In March 2019, beauty Youtuber Jeffreestar, with over 16 million subscribers, reviewed ELF Beauty’s make-up product, Camo Concealer. The video has garnered 14 million views and inspired many millennials to purchase the product. This was a significant turning point for ELF Beauty. Between March to September 2019, the stock more than doubled from $8 to $17.5. Chris Camillio acquired shares and call options of the cosmetic company to maximize his profits in this case.

2020 – McDonald’s Travis Scott Meal

In early September 2020, Mcdonald’s launched the limited period meals based on the viral rapper Travis Scott’s favorite childhood order. The $6 meal had no special toy or prop, but Quarter Pound burgers with cheese, bacon, and lettuce alongside Sprite, french fries, and BBQ dipping sauce.

The meal was a runaway success, with the fast-food chain running out of ingredients in just a few days. The meal’s unexpected phenomenal success, especially in Houston and Los Angeles, also encouraged viral Tik Tok Video, which showed diehard Scott fans blasting the rapper’s “Sicko Mode” at McDonald’s drive-thru windows. The sensational rapper has a huge following, and Mcdonald’s was the first to capitalize on it.

While Scott’s fans enjoyed the meals and the trending TikTok videos, savvy investors identified the event as a precursor to a rebound in the flagging Mc Donald’s sales post-pandemic. The Travis Scott meal, combined with a couple of other positive factors, helped McDonald’s stock hit a 52-week high of $226.72 a week after its launch.

The fast-food giant indeed clocked in a 4.6% increase in its comparable sales during the third quarter, reversing an 8.7% decline in the previous quarter. McDonald’s also officially credited the Travis Scott meal as the primary reason behind the highest US monthly sales in nearly a decade despite the COVID-19 lockdown.

Next Steps

Identifying price-impacting information through social trends requires sharp foresight. We spend so much time on Facebook, YouTube, Instagram, Telegram, Twitter, and other social media platforms. However, it doesn’t last beyond casual conversations and habitual feed scrolling.
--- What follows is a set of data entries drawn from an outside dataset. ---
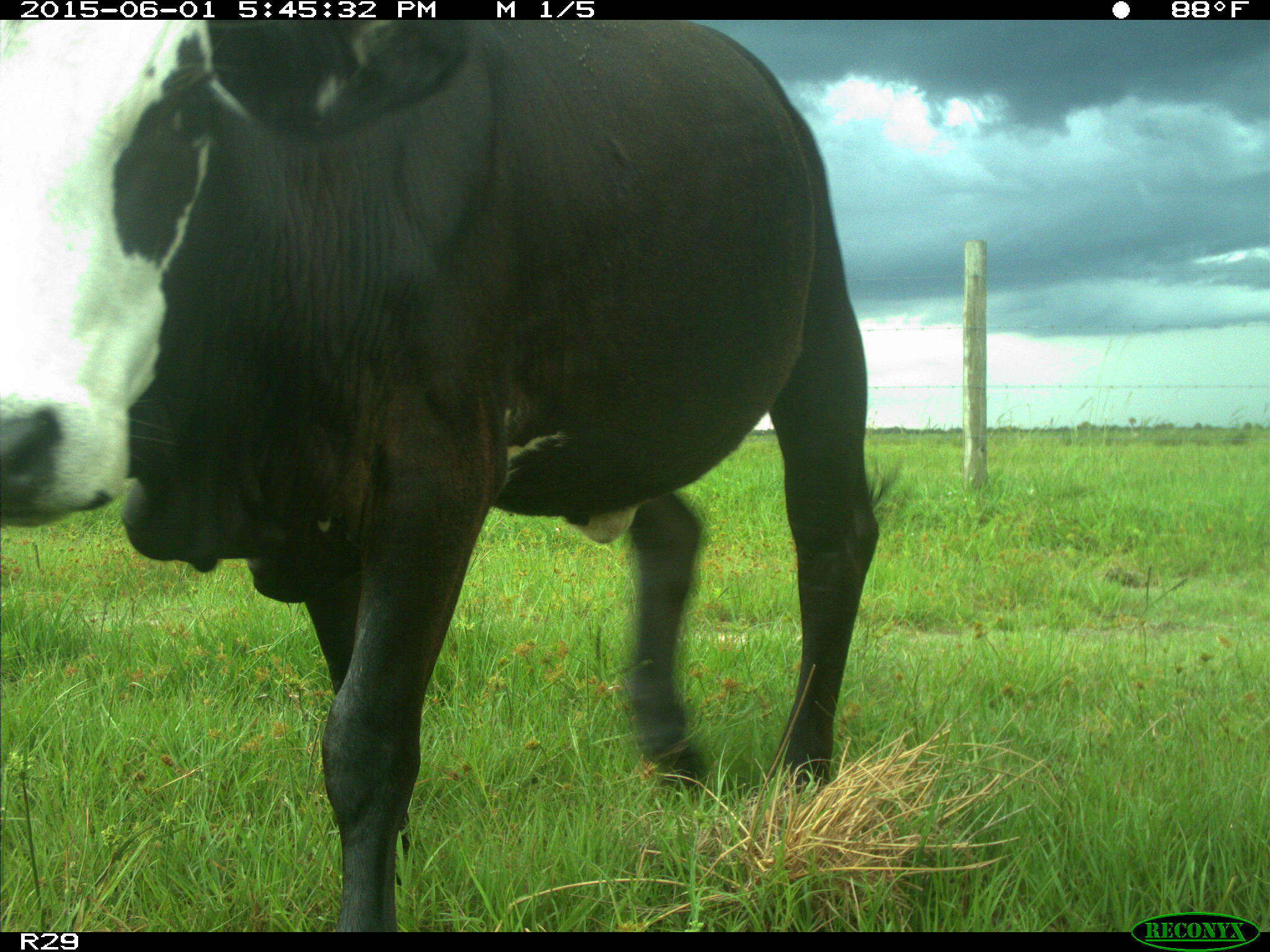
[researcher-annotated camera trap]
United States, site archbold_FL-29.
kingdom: Animalia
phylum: Chordata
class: Mammalia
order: Artiodactyla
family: Bovidae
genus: Bos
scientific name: Bos taurus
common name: domestic cow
Bos taurus (domestic cow).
To reap Social Information Arbitrage’s benefits, an investor must mentally train herself to analyze the trends from a different perspective. He also must ensure that these trends are meaningful enough to impact the stock price. This is what Chris Camillo has been doing for more than a decade, and he has been immensely successful.

That said, Social Information Arbitrage is not devoid of risks. Sometimes, a barrage of misinformation can destroy the trend analysis. Hence, an investor has to exercise complete discretion. He must be sure of the conversations and trends to pick and the ones to ignore.

The Bottom Line

Identifying price-impacting information through social trends requires sharp foresight. We spend so much time on Facebook, YouTube, Instagram, Telegram, Twitter, and other social media platforms. However, it doesn’t last beyond casual conversations and habitual feed scrolling.

To reap Social Information Arbitrage’s benefits, an investor must mentally train himself to analyze the trends from a different perspective. He also must ensure that these trends are meaningful enough to impact the stock price. This is what Chris Camillo has been doing for more than a decade, and he has been immensely successful.

That said, Social Information Arbitrage is not devoid of risks. Sometimes, a barrage of misinformation can destroy the trend analysis. Hence, an investor has to exercise complete discretion. He must be sure of the conversations and trends to pick and the ones to ignore.